Best answer: Hamfests.

Junk galore. Cheap. Premium on obsolete things.

Do it. You know you want to.

(I think it's great you like old stuff. Yesterday's dreams and careers lived there once.)
posted by FauxScot at 5:41 AM on August 12, 2011

Oh, and nobody's going to have terminals of this vintage still in use.

Fie, sir! I have a VT220 in my Data Center, and I hook it up to all manner of modern servers (Sun boxes from a 210 through our brand new M5000s). I love that little guy: like a P-38 can-opener, it's simple and never fails me.
posted by wenestvedt at 7:27 AM on August 12, 2011

Also, post on the Sun-Rescue mailing list -- I expect there'll be someone there who can help you:
posted by wenestvedt at 7:28 AM on August 12, 2011

I've sent a link to this thread and your email address to my friend Andy. He has a warehouse full of state-of-the-ark DEC equipment, and I bet he'd lend you a VT-100.
posted by flabdablet at 10:06 AM on August 12, 2011

I'll just have to look into wether I can interface with them from OS X.

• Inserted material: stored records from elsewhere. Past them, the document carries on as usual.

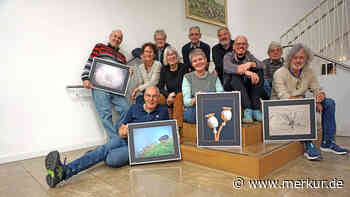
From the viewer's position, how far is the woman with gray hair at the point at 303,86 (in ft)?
6.63

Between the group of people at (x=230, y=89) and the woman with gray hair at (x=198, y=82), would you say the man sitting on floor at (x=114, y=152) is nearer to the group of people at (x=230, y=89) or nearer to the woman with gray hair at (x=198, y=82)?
the group of people at (x=230, y=89)

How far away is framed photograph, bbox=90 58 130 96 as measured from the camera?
8.16ft

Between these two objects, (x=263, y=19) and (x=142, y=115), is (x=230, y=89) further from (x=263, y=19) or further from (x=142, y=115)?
(x=263, y=19)

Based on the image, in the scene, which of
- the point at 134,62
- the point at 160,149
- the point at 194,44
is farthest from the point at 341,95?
the point at 134,62

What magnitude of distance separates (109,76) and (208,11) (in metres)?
2.91

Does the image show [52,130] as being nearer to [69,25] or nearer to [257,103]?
[69,25]

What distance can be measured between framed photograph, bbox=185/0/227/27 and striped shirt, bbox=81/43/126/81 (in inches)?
75.0

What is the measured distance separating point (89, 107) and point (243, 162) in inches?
82.0

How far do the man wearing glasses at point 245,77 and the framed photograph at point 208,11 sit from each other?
7.43 feet

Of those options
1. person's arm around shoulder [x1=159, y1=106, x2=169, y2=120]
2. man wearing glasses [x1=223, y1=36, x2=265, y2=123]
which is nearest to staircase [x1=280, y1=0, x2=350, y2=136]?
man wearing glasses [x1=223, y1=36, x2=265, y2=123]

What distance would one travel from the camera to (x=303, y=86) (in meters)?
2.06

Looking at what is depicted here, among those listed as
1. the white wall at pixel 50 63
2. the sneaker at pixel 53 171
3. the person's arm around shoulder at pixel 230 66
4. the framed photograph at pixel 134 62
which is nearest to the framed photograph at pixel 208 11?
the white wall at pixel 50 63

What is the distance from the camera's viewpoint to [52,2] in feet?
8.09

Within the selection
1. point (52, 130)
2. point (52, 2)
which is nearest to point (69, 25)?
point (52, 2)
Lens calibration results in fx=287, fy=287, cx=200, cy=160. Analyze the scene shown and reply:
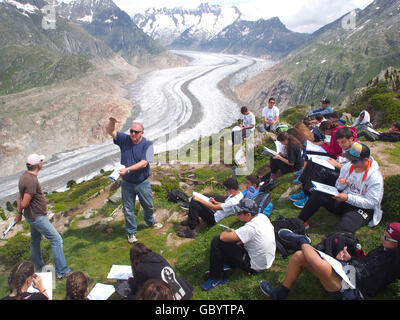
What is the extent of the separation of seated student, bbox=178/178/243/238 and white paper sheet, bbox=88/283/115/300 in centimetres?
263

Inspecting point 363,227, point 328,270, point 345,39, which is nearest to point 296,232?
point 363,227

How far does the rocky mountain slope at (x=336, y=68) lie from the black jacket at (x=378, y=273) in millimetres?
93077

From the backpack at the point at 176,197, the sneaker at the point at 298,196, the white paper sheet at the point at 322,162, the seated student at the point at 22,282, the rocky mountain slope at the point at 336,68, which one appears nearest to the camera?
the seated student at the point at 22,282

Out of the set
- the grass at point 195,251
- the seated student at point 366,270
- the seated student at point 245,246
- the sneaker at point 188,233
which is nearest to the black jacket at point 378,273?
the seated student at point 366,270

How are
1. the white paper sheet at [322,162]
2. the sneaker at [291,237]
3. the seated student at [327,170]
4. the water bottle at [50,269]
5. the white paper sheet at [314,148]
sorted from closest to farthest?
1. the sneaker at [291,237]
2. the seated student at [327,170]
3. the water bottle at [50,269]
4. the white paper sheet at [322,162]
5. the white paper sheet at [314,148]

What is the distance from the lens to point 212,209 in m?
7.59

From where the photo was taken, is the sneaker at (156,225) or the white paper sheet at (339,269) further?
the sneaker at (156,225)

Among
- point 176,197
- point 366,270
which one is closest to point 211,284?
point 366,270

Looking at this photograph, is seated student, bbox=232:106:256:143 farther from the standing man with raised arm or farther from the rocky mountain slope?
the rocky mountain slope

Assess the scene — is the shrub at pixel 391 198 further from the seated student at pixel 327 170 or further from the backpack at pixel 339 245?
the backpack at pixel 339 245

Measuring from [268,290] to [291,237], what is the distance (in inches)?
49.4

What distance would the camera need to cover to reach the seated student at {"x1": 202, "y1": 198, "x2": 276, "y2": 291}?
517 centimetres

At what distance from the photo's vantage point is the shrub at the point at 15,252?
26.1ft

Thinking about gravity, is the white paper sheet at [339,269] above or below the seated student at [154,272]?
above
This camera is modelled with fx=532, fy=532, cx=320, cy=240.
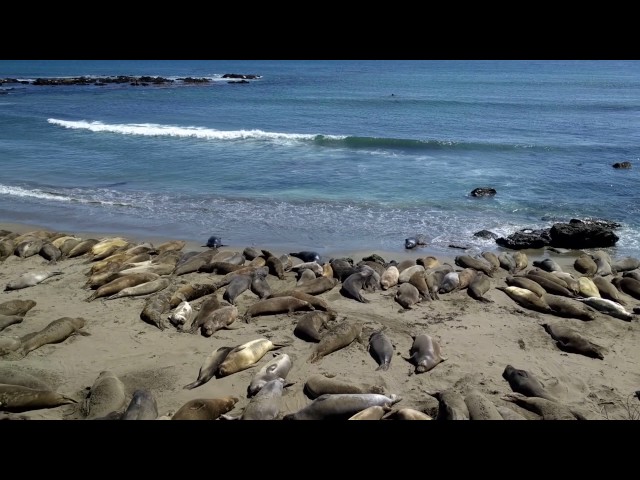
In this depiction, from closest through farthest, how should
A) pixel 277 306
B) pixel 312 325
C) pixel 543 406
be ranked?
pixel 543 406 < pixel 312 325 < pixel 277 306

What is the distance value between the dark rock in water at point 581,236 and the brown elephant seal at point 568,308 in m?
3.32

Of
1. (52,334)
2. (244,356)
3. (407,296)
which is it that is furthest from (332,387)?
(52,334)

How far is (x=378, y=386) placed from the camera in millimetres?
6344

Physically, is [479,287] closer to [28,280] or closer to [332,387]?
[332,387]

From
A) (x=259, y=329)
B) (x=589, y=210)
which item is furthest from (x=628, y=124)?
(x=259, y=329)

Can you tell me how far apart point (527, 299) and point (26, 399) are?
7202 mm

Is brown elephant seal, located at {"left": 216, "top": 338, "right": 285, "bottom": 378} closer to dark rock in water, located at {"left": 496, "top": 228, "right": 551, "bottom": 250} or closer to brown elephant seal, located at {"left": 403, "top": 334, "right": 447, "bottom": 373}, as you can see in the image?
brown elephant seal, located at {"left": 403, "top": 334, "right": 447, "bottom": 373}

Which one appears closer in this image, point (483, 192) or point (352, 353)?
point (352, 353)

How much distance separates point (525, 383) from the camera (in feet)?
20.6

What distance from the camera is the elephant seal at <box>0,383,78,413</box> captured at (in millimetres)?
5629

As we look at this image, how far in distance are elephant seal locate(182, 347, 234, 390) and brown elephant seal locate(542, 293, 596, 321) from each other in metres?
5.12

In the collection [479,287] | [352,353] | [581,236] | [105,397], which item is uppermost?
[581,236]

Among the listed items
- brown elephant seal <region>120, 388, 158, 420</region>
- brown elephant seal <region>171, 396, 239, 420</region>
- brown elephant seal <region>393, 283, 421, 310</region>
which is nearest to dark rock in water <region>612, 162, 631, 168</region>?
brown elephant seal <region>393, 283, 421, 310</region>

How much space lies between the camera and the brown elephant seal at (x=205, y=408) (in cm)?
557
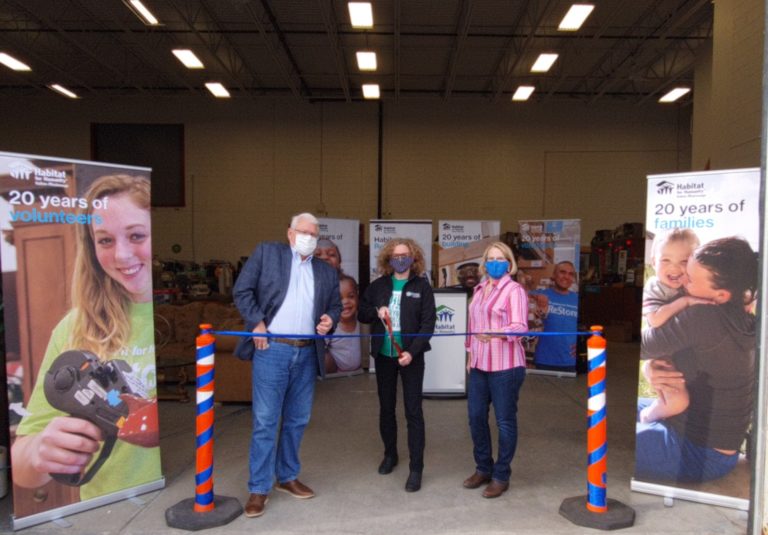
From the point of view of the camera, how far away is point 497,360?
3.78 meters

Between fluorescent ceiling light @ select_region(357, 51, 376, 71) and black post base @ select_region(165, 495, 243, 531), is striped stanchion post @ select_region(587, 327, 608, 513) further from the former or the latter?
fluorescent ceiling light @ select_region(357, 51, 376, 71)

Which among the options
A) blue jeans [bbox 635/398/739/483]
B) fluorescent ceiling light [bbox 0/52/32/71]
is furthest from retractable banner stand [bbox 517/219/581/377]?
fluorescent ceiling light [bbox 0/52/32/71]

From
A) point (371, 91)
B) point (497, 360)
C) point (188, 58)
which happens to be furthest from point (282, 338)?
point (371, 91)

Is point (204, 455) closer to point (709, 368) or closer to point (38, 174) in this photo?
point (38, 174)

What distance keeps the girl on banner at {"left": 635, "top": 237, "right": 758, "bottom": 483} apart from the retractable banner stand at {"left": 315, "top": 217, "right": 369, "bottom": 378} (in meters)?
4.59

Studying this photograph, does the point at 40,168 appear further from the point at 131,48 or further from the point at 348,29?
the point at 131,48

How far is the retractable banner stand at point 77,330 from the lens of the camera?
130 inches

As far as OS X is concerned, the terminal is just a serial port.
posted by Mars Saxman at 10:23 AM on August 12, 2011

Mars Saxman: "As far as OS X is concerned, the terminal is just a serial port."

Yeah, but…
  • No point buying an IBM 3270 or equivalent; EBDIC vs ASCII.
  • There's a surprising amount of 20mA current-loop equipment out there - it's serial, but not RS-232.
  • There's also a surprising amount of later telex stuff out there which uses a separate current-loop interface box connecting to an RS-232 interface on the terminal - but the terminal speaks Baudot.
  • Slightly later stuff is much more common, and it's mostly ARCNet or Token Ring. Lot of ex-Government stuff is IBM Twinax.
  • I've come across more than a few USB RS-232 interfaces that won't talk anything other than 8N1. No good if your terminal is hardwired / hardcoded to 7E1.5 or something (though most should be switch/strappable).

posted by Pinback at 3:58 PM on August 12, 2011 [1 favorite]

Response by poster: My main guide on setting up a terminal for OS X is this page which explains how to get the serial port to show up and how to get getty to show a login prompt on it.